He sees you.  He cares about you.  He loves you.  And because he sees you and loves you, you know — you know! — that God sees you and God loves you and you know that you are well and you know that you will be well … always.

Your name is Faez and you are a refugee.

You were not always a refugee.  There was a time when you were happy, at least as happy as you could be, considering.  Considering the turmoil and violence that engulfed your hometown and your homeland.

You lived with your wife in Daraa in southern Syria, walking to your healthcare job each day and returning each evening, even as Syrian army troops and rebel insurgents clashed in the streets around your home.

But one morning, as you walked to work, they stopped you.  They stopped you and accused you of being a terrorist.  They made you raise your hands and they aimed a gun at you and you “felt death upon [you].”

But an old woman suddenly came into the street, pleading for your life and for the lives of those detained with you.  And the soldiers let you go.

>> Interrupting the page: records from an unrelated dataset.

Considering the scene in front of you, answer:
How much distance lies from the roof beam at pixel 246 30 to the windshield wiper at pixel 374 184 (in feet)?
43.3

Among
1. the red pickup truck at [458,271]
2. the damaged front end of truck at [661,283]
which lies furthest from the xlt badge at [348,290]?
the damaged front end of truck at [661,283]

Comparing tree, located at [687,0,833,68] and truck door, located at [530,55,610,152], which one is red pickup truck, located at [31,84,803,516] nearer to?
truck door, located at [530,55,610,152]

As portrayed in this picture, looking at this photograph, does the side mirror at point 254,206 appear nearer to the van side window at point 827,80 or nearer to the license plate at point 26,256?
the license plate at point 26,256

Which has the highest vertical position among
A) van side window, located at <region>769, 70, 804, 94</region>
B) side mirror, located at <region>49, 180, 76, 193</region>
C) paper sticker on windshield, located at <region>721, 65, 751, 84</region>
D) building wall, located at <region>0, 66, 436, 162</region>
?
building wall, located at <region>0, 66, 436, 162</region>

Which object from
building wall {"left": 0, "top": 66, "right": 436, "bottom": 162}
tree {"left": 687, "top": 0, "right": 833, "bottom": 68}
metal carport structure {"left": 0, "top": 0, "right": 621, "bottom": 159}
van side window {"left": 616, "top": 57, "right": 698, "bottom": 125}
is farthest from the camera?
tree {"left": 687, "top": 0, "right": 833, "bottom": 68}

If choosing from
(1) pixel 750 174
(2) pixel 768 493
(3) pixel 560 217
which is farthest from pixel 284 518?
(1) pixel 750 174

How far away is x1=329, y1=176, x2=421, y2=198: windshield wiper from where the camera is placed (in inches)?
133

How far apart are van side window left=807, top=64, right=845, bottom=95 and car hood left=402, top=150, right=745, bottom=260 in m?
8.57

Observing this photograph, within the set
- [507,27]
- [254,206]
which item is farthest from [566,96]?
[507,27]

But everything had changed.  In your mind and in your heart, everything had changed.  You feared for your life and for the life of your wife.  You knew you had to leave, leave your home and your homeland.  You were a refugee.

You gathered your wife and a few belongings and the next morning you left your home — forever — walking an hour and a half through the streets of the city even as deadly missiles crashed into the buildings around you.

You met the car of a smuggler who drove you to the Jordanian border where you were taken to the refugee camp at Zaatari.  From there you were smuggled again out of the camp and into the city of Amman where you spent two years working “off the books” and waiting for the UN to find a place to resettle your family.

Life in Jordan was difficult.  You were a refugee.  You felt exploited at work and shunned at home.  You received little or no aid and glimmers of hopes for resettlement in Sweden and then Finland quickly faded.

But then they told you you were going to the United States.  You were scared.  It was so far away, so far away from everything you knew.  You would go with almost nothing to a place you knew almost nothing about.  You had never even flown on a plane before.

But you went and now you and your wife and two baby girls live in Richardson, Texas, a suburb of Dallas. You work third shift at the local Walmart and life is good … considering.  Considering you are still a refugee.

You are safe.  Your family is safe.  You have work.  You have a home.  But you are a refugee.  A Syrian refugee.

Most of your neighbors oppose admitting refugees into “their” country.  In the nearby town of Irving, protesters, armed with masks and tactical weapons, gathered outside a mosque, protesting the “Islamization of America.”

Your governor wants to deny entry to any and all future refugees, quite probably including the six of your own relatives from Syria who were supposed to be relocated to Dallas to be near you.  And a candidate for president of your new home country has vowed to deport any refugees already here and to keep watch lists of immigrants like you, to keep close tabs on refugees like you.  You are worried.  You are worried about your family.  You have a home, but you are not home.  You are a refugee, still a refugee, still an outcast.

Who will see you?  Who will see you?  See not a refugee, not a Syrian Muslim, but see you?

Who will heal the deeper wounds in you?  Who will make you well?